Modulators of post-translational modification can alter huntingtin aggregation and clearance. Kinase inhibitors that increase S421 phosphorylation promote neuroprotection. HDAC inhibitors alter acetylation and may enhance clearance. These approaches are in preclinical and early clinical development.
Cell replacement strategies using stem cell-derived neurons are being explored for HD. Transplantation of striatal neurons or their progenitors could replace lost cells and restore function. Challenges include survival and integration of transplanted cells, immune rejection, and the progressive nature of the disease.
Gene therapy approaches using viral vectors can deliver therapeutic genes or modify huntingtin expression. CRISPR-based gene editing offers the potential to directly correct the CAG expansion, though delivery to the brain remains challenging.
Cellular models of HD include overexpression of mutant huntingtin in cell lines, primary neurons, and induced pluripotent stem cell (iPSC)-derived neurons from HD patients. These models recapitulate key disease features, including aggregation, transcriptional dysregulation, and cellular dysfunction. Patient-derived models allow study of disease mechanisms in human neurons.
Transgenic mouse models expressing mutant huntingtin recapitulate key features of HD, including motor dysfunction, cognitive deficits, and neuropathology. Knock-in models that express mutant huntingtin from the endogenous locus provide more physiological disease models. Large animal models (pigs, non-human primates) offer greater translational relevance but higher cost and complexity.

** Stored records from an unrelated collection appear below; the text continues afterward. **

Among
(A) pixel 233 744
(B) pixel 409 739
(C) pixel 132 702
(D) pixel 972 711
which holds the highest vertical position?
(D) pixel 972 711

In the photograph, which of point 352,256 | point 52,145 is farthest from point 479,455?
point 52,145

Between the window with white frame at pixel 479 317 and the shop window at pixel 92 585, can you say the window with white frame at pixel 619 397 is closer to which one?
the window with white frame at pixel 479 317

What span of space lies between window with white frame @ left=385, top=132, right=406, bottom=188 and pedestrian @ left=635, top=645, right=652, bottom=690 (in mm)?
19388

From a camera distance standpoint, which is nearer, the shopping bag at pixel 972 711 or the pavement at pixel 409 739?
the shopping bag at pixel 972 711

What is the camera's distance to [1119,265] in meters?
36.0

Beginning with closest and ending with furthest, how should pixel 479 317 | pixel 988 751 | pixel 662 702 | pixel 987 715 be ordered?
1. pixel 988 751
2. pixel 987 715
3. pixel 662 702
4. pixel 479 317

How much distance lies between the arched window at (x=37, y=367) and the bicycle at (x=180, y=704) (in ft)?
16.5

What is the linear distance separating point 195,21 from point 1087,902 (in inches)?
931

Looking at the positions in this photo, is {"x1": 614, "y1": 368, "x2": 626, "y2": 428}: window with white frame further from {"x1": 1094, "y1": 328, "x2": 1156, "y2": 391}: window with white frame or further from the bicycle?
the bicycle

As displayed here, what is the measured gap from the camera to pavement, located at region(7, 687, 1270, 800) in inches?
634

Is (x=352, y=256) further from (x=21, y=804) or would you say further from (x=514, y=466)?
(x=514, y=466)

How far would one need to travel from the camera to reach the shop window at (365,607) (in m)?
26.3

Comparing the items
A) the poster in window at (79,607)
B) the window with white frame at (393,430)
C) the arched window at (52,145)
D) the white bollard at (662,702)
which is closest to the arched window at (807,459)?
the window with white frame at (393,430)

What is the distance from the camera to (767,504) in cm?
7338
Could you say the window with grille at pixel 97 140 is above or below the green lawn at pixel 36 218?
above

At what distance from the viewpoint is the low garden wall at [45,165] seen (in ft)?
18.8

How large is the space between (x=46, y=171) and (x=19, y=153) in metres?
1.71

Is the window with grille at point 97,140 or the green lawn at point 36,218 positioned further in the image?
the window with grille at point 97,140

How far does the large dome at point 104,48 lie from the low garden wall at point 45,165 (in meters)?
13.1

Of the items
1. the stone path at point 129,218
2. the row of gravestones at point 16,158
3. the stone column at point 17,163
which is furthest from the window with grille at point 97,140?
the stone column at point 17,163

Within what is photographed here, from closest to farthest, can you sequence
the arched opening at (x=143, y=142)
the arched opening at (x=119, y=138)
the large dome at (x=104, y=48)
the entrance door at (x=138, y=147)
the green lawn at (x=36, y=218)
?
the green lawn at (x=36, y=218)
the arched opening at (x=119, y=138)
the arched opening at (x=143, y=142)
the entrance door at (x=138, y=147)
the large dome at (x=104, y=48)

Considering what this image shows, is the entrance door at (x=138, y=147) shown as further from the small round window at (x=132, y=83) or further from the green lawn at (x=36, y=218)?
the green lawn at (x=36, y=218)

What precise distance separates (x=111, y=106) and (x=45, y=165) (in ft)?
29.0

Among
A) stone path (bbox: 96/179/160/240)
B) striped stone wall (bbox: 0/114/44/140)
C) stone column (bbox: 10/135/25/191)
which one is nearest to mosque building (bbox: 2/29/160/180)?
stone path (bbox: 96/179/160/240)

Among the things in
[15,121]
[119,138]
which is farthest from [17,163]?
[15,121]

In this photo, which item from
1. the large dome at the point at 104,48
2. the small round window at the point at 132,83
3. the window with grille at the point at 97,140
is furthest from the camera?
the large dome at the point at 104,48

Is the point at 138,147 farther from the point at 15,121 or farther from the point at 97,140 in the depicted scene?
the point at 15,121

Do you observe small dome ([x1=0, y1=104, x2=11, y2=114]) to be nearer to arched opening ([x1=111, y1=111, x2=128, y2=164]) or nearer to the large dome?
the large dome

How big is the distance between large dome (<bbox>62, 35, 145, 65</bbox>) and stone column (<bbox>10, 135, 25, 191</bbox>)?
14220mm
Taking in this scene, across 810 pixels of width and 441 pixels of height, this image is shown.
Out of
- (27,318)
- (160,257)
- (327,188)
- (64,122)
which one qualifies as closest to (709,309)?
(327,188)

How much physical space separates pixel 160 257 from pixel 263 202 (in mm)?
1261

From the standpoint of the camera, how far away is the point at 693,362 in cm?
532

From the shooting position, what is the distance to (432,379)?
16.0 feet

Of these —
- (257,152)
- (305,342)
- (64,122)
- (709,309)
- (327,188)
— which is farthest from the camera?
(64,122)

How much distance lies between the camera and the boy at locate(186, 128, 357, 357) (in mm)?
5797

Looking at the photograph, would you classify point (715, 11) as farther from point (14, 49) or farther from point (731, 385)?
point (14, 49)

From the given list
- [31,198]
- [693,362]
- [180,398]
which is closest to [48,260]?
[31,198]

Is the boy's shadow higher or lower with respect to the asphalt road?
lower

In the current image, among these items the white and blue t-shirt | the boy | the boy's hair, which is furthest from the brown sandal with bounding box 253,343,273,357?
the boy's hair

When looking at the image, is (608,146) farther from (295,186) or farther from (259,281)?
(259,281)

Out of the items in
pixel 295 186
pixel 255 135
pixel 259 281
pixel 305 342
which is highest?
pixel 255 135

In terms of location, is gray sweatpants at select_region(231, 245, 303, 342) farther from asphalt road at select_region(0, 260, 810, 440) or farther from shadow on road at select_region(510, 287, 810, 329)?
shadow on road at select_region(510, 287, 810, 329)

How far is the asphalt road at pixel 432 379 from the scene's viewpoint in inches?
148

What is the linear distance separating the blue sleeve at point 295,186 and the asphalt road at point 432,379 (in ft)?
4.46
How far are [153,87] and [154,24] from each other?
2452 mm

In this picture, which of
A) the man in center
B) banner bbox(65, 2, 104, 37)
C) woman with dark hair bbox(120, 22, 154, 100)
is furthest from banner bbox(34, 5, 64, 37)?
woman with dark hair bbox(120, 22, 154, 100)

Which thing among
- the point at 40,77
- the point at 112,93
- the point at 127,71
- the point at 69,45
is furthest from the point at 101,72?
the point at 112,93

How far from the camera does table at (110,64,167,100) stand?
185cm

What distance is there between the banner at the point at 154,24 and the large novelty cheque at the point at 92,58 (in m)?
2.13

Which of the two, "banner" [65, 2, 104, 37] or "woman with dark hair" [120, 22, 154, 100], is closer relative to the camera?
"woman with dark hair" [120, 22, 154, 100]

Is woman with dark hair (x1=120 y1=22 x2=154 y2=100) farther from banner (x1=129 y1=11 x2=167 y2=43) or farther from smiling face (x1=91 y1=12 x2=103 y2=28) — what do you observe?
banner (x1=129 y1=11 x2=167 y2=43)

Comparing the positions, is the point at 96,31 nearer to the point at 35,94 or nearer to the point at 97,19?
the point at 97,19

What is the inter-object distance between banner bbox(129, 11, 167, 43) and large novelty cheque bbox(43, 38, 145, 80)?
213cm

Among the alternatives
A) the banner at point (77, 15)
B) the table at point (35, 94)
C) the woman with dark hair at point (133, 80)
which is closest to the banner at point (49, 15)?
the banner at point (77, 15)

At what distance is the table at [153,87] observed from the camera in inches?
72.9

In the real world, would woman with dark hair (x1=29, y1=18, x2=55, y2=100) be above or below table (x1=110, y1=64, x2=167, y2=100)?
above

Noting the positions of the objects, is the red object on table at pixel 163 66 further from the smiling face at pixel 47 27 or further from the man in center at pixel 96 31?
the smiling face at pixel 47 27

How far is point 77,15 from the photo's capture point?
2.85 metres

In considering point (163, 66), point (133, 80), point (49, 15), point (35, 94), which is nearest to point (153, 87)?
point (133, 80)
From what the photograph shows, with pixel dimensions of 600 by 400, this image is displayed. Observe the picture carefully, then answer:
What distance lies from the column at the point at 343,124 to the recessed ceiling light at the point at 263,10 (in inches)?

Huntingtin is an essential protein with diverse functions in neuronal development, synaptic transmission, and cell survival. Huntington's disease results from a CAG repeat expansion that confers toxic properties on huntingtin, leading to loss of normal function and gain of toxic function. Understanding huntingtin biology has revealed multiple therapeutic targets, and gene silencing approaches are advancing through clinical trials. Continued research promises to deliver effective treatments for this devastating disease.
The study of Htt — Huntingtin has evolved significantly over the past decades. Research in this area has revealed important insights into the underlying mechanisms of neurodegeneration and continues to drive therapeutic development.
Historical context and key discoveries in this field have shaped our current understanding and will continue to guide future research directions.